___ PROVIDED INFORMATION

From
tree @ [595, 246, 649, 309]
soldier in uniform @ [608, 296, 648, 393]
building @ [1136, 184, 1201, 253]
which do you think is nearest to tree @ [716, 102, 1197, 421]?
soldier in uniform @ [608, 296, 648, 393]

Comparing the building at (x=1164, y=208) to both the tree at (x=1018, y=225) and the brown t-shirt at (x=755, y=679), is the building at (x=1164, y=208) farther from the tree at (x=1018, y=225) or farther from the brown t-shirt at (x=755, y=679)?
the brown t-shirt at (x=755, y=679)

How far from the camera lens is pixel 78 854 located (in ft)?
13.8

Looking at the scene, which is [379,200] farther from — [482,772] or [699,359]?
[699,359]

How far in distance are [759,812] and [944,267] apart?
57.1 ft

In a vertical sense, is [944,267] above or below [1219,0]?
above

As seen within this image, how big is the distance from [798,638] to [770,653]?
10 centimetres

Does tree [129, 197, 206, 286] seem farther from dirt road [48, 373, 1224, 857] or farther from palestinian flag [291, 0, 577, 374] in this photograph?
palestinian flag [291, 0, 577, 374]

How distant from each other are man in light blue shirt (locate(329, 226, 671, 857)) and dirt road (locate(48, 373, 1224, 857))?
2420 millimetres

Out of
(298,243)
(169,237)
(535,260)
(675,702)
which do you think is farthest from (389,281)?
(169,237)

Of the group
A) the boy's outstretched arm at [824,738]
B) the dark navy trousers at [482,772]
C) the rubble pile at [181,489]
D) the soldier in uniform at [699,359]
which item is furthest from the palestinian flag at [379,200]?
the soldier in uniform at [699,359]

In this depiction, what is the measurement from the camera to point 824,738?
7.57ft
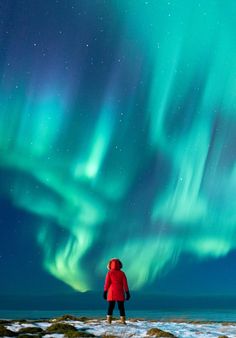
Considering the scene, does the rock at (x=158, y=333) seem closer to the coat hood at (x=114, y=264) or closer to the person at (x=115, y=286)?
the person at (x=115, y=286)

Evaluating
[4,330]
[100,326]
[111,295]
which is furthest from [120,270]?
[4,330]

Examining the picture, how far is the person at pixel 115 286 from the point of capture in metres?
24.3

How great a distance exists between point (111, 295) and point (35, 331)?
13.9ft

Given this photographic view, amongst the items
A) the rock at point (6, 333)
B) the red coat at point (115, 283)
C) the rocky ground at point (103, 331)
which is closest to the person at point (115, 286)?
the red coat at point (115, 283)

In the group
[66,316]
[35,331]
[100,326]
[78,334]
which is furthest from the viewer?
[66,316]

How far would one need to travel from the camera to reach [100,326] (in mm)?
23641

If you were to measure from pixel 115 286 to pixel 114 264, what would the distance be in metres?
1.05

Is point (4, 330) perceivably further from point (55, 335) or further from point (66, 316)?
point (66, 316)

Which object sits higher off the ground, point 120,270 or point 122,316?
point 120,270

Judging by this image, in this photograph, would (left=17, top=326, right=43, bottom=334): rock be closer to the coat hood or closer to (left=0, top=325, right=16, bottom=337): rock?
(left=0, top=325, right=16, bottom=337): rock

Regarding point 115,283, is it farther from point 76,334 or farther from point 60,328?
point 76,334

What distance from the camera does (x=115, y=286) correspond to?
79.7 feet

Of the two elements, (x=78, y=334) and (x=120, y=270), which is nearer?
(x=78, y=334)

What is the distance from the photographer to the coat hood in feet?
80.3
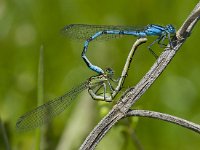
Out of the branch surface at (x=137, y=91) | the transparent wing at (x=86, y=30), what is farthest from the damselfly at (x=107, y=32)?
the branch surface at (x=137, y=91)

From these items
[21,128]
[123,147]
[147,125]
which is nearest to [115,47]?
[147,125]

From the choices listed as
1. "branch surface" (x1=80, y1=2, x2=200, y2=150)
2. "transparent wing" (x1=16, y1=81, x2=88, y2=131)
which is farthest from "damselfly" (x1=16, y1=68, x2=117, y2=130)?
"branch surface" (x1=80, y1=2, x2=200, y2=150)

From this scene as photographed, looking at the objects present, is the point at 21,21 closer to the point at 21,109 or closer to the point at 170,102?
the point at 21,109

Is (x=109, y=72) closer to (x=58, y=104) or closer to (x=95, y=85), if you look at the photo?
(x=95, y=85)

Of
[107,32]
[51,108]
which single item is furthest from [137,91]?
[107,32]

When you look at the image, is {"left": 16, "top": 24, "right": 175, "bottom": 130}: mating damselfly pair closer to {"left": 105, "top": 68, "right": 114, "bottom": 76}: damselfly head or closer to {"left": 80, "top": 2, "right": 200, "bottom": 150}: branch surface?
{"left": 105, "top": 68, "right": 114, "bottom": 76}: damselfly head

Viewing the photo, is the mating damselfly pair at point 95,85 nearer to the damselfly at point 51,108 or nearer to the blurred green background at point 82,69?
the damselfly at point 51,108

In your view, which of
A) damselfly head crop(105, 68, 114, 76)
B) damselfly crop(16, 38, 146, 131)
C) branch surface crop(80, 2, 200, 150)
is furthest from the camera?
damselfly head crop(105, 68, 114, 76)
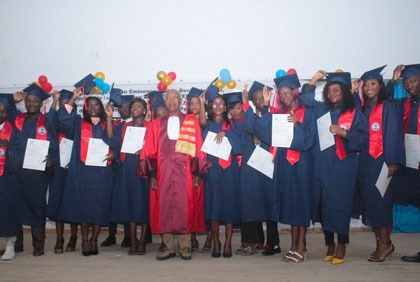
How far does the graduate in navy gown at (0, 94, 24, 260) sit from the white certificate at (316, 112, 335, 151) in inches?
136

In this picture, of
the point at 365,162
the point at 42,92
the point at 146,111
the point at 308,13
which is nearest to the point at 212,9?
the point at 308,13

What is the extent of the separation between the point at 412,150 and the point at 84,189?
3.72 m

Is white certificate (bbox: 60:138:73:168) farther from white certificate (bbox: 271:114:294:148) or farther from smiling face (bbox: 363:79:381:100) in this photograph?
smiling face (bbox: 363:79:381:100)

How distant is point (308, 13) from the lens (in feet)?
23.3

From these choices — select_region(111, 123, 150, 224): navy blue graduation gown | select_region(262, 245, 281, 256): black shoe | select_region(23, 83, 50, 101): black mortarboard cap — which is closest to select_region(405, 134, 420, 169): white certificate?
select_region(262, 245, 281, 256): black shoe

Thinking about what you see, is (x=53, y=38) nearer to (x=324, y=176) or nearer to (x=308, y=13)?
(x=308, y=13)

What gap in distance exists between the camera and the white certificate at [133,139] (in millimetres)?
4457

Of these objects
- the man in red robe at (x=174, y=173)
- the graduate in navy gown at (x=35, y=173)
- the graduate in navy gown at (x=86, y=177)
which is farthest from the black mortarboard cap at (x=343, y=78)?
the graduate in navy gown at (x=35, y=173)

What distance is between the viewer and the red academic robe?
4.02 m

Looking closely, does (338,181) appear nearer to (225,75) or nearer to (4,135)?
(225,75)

______
___ PROVIDED INFORMATION

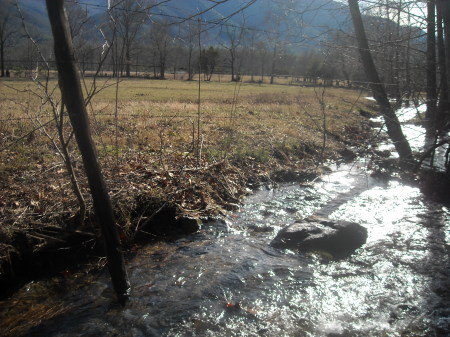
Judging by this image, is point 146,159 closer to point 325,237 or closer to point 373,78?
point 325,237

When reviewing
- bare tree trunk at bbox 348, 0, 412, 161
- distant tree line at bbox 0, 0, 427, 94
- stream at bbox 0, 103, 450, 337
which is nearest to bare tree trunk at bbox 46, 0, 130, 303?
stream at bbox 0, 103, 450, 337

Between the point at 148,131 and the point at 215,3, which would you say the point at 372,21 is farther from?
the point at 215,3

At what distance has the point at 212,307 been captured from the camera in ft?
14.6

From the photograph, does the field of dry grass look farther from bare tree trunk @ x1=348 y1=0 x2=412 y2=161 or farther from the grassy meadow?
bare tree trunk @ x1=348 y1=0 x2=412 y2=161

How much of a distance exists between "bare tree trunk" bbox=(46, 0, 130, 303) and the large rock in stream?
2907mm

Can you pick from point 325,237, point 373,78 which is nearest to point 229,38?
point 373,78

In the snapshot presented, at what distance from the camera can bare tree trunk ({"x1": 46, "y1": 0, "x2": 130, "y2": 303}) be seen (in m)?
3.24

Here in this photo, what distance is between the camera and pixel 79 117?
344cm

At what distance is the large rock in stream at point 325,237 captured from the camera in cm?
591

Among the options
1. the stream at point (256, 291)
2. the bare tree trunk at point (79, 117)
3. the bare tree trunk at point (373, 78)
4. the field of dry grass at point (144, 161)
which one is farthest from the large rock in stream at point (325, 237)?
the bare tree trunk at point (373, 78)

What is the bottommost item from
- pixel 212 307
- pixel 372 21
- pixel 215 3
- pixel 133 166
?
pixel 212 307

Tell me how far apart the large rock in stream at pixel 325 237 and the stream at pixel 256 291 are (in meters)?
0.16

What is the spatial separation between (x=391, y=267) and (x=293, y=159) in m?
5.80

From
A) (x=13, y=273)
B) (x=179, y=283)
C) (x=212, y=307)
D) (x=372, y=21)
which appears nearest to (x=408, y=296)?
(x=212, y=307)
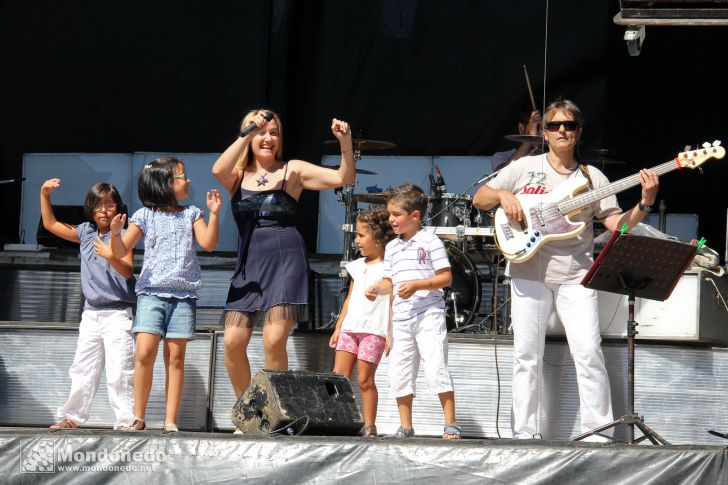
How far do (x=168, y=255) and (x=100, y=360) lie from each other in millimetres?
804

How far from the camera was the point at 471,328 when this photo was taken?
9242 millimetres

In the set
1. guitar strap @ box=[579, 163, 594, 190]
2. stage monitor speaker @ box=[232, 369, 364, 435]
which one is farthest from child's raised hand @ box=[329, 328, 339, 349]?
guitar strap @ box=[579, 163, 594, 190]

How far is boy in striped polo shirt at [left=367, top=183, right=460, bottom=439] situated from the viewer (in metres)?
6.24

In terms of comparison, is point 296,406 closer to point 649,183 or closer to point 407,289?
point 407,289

______

TASK OBJECTIVE: Copy out, word for word, the part of the records above starting with the line that contains "Comparing the building" and continuing through the line that contains "10 centimetres", including both of those lines.

RESULT OF THIS EXERCISE:
Comparing the building at (x=1164, y=208) to both the tree at (x=1018, y=225) and the brown t-shirt at (x=755, y=679), is the building at (x=1164, y=208) farther from the tree at (x=1018, y=225) or farther from the brown t-shirt at (x=755, y=679)?
the brown t-shirt at (x=755, y=679)

How far from the camera lens is pixel 78 854 located (in ft)?
13.8

Looking at the scene, which is [379,200] farther from — [482,772] or [699,359]?
[699,359]

How far in distance are [759,812] and [944,267] apart?
57.1 ft

In a vertical sense, is [944,267] above or below [1219,0]?
above

As seen within this image, how big is the distance from [798,638] to [770,653]?
10 centimetres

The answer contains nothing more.